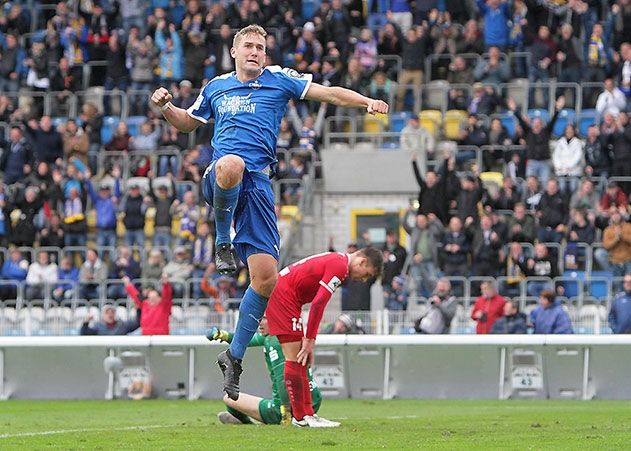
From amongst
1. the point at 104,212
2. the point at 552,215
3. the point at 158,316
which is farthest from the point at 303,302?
the point at 104,212

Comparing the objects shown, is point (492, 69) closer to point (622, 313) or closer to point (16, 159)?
point (622, 313)

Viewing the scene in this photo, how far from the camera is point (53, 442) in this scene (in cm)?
1154

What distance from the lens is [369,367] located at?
→ 22.3 m

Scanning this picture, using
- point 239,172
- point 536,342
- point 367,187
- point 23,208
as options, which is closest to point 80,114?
point 23,208

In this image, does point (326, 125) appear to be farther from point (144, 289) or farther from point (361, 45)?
point (144, 289)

· · · ·

Can you convert every line of the records above into a JSON list of strings, one string per line, with blank lines skipped and the pictures left out?

[
  "From amongst",
  "1. the point at 104,212",
  "2. the point at 552,215",
  "3. the point at 158,316",
  "which is farthest from the point at 303,302?",
  "the point at 104,212",
  "Comparing the objects shown, is point (492, 69) closer to point (622, 313) or closer to point (16, 159)?",
  "point (622, 313)",
  "Viewing the scene in this photo, how far from the camera is point (53, 442) in this scene (in cm)?",
  "1154",
  "What distance from the lens is [369,367] located at?",
  "→ 22.3 m",
  "Scanning this picture, using",
  "- point 239,172",
  "- point 536,342",
  "- point 367,187",
  "- point 23,208",
  "as options, which is closest to point 80,114?",
  "point 23,208",
  "In this image, does point (326, 125) appear to be farther from point (144, 289) or farther from point (361, 45)?",
  "point (144, 289)"
]